Your objective:
Can you copy out every one of the records below with "collar of uniform" renamed to "uniform collar" wherever it appears, leaving everything else unchanged and the pictures out?

Stored data:
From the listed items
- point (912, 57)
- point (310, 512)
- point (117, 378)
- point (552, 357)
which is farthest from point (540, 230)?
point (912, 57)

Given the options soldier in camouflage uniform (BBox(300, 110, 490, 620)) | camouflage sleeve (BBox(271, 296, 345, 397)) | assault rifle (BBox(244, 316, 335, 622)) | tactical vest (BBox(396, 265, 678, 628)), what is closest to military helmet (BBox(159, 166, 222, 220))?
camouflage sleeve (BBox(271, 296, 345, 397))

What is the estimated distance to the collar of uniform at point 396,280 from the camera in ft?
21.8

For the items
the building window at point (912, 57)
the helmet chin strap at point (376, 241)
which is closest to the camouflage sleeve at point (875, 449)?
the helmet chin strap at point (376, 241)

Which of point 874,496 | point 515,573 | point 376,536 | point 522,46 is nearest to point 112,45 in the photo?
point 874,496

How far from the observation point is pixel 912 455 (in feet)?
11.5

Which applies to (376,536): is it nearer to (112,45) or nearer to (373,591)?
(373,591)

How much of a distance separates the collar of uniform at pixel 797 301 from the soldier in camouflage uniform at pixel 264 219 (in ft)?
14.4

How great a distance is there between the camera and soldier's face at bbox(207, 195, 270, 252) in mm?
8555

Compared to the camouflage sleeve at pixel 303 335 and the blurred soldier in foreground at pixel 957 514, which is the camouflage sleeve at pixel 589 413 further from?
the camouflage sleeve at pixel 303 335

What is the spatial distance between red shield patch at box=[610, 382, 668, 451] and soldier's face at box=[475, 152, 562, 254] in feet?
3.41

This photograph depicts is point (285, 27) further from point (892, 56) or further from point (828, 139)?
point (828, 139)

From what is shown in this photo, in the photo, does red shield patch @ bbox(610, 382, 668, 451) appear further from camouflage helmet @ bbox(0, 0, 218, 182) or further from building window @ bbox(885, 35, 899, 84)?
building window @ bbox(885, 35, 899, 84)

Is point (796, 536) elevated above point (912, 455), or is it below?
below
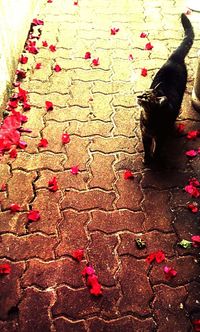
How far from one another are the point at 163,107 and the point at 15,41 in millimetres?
2950

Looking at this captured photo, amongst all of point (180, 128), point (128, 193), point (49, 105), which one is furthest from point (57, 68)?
point (128, 193)

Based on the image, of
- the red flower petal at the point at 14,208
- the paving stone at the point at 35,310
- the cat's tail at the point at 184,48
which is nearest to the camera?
the paving stone at the point at 35,310

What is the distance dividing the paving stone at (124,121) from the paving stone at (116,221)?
123 cm

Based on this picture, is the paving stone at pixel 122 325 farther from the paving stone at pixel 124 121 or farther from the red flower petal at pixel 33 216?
the paving stone at pixel 124 121

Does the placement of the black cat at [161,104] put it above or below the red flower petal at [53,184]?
above

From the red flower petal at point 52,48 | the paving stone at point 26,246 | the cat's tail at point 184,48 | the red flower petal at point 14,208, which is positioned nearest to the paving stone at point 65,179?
the red flower petal at point 14,208

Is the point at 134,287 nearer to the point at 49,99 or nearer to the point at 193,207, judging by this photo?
the point at 193,207

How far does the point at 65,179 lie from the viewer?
3.77 meters

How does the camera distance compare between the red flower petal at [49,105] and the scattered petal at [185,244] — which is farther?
the red flower petal at [49,105]

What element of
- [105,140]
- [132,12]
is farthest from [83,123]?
[132,12]

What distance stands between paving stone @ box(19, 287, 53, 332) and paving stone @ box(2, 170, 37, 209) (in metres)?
0.98

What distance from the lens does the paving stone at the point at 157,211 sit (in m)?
3.40

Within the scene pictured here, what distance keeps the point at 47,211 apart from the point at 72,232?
1.25 ft

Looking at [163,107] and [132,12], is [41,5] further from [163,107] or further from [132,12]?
[163,107]
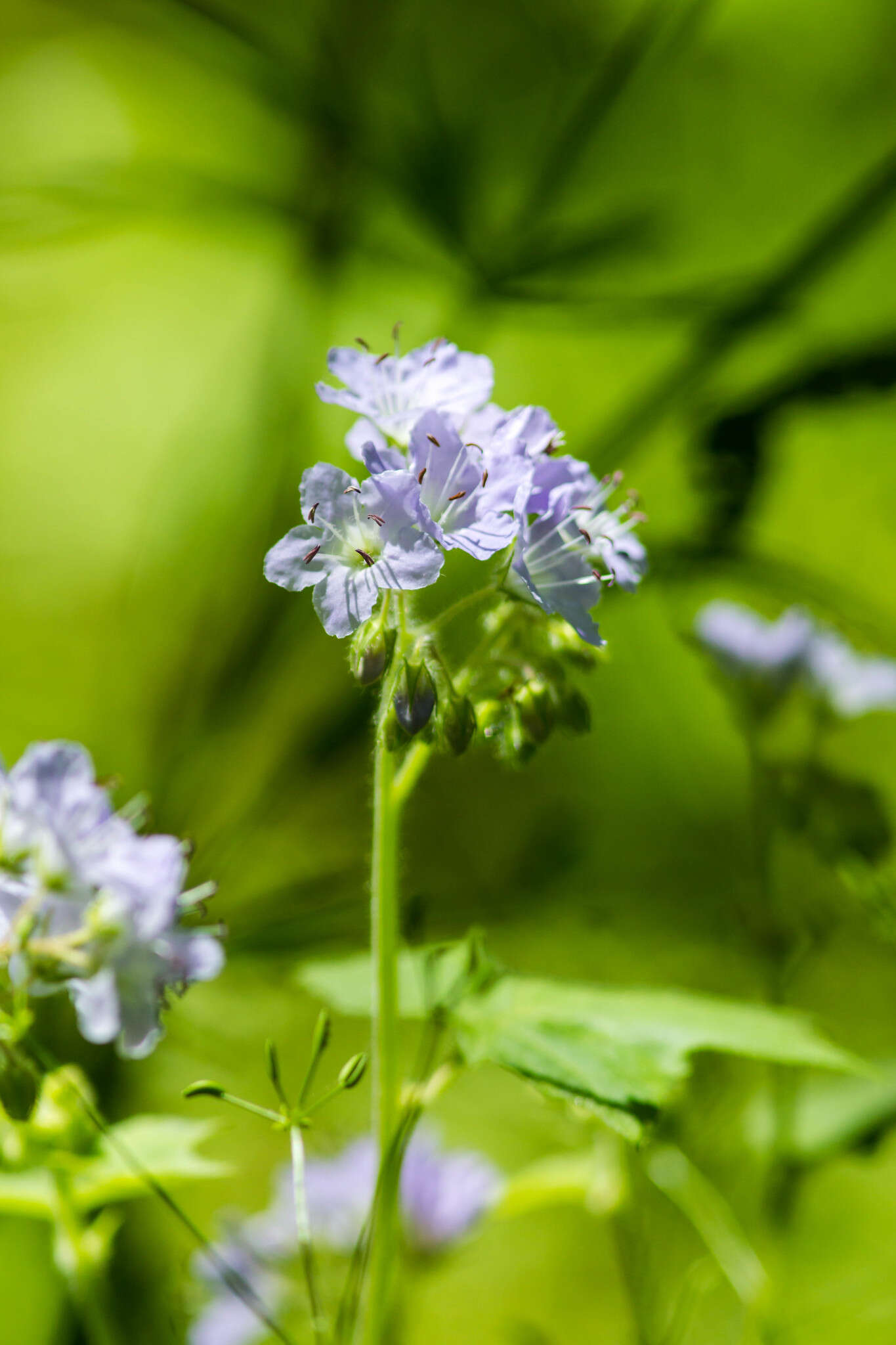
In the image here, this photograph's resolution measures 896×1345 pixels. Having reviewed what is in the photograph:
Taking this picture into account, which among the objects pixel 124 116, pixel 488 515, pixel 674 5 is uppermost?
pixel 124 116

Task answer:
From the listed items
- point (912, 57)
- point (310, 512)
- point (117, 378)
- point (552, 357)
which is farthest from point (540, 230)?
point (912, 57)

Given the options soldier in camouflage uniform (BBox(300, 110, 490, 620)) | camouflage sleeve (BBox(271, 296, 345, 397)) | assault rifle (BBox(244, 316, 335, 622)) | tactical vest (BBox(396, 265, 678, 628)), what is closest to military helmet (BBox(159, 166, 222, 220))?
camouflage sleeve (BBox(271, 296, 345, 397))

What is the estimated distance to the uniform collar at point 396,280 from the camera in ft?
21.8

For the items
the building window at point (912, 57)
the helmet chin strap at point (376, 241)
which is closest to the camouflage sleeve at point (875, 449)?
the helmet chin strap at point (376, 241)

Which of point 874,496 | point 515,573 | point 376,536 | point 522,46 is nearest to point 112,45 in the photo?
point 874,496

How far from the observation point is pixel 912 455 (in feet)?
11.5

Which applies to (376,536): is it nearer to (112,45) or nearer to (373,591)?
(373,591)

How much of a distance separates the uniform collar at pixel 797 301 from the soldier in camouflage uniform at pixel 264 219 (in ft)?
14.4

How great a distance is there between the camera and soldier's face at bbox(207, 195, 270, 252) in mm?
8555

Compared to the camouflage sleeve at pixel 303 335 and the blurred soldier in foreground at pixel 957 514, which is the camouflage sleeve at pixel 589 413 further from?
the camouflage sleeve at pixel 303 335

What is the spatial distance between red shield patch at box=[610, 382, 668, 451] and soldier's face at box=[475, 152, 562, 254] in feet?
3.41

This photograph depicts is point (285, 27) further from point (892, 56) or further from point (828, 139)?
point (828, 139)

From what is shown in this photo, in the photo, does red shield patch @ bbox(610, 382, 668, 451) appear further from camouflage helmet @ bbox(0, 0, 218, 182) or further from building window @ bbox(885, 35, 899, 84)?
building window @ bbox(885, 35, 899, 84)

Is point (796, 536) elevated above point (912, 455), or is it below?
below
How far from one another are the point at 163,107 and the point at 15,41 in millimetres?
2950

Looking at this captured photo, amongst all of point (180, 128), point (128, 193), point (49, 105), which one is furthest from point (57, 68)?
point (128, 193)

Based on the image, of
- the red flower petal at the point at 14,208
- the paving stone at the point at 35,310
- the cat's tail at the point at 184,48
which is nearest to the camera?
the paving stone at the point at 35,310

What is the distance dividing the paving stone at (124,121) from the paving stone at (116,221)?
123 cm

Based on this picture, is the paving stone at pixel 122 325 farther from the paving stone at pixel 124 121 or farther from the red flower petal at pixel 33 216?
the paving stone at pixel 124 121

Does the placement of the black cat at [161,104] put it above or below the red flower petal at [53,184]?
above

From the red flower petal at point 52,48 | the paving stone at point 26,246 | the cat's tail at point 184,48 | the red flower petal at point 14,208, which is positioned nearest to the paving stone at point 65,179?
the red flower petal at point 14,208

Is the point at 134,287 nearer to the point at 49,99 or nearer to the point at 193,207, judging by this photo?
the point at 193,207

How far does the point at 65,179 lie from the viewer?
3.77 meters

How does the camera distance compare between the red flower petal at [49,105] and the scattered petal at [185,244] — which is farther?
the red flower petal at [49,105]

What element of
- [105,140]
- [132,12]
is farthest from [83,123]?
[132,12]

What distance stands between paving stone @ box(19, 287, 53, 332) and paving stone @ box(2, 170, 37, 209) (in metres)?
0.98

What distance from the lens does the paving stone at the point at 157,211 sit (in m)?
3.40

Within the scene pictured here, what distance keeps the point at 47,211 apart from the point at 72,232?
1.25 ft

Looking at [163,107] and [132,12], is [41,5] further from [163,107] or further from [132,12]?
[163,107]
In the image here, this photograph's resolution measures 896×1345 pixels. Having reviewed what is in the photograph:
Taking this picture into account, which among the objects pixel 124 116, pixel 488 515, pixel 674 5 is uppermost?
pixel 124 116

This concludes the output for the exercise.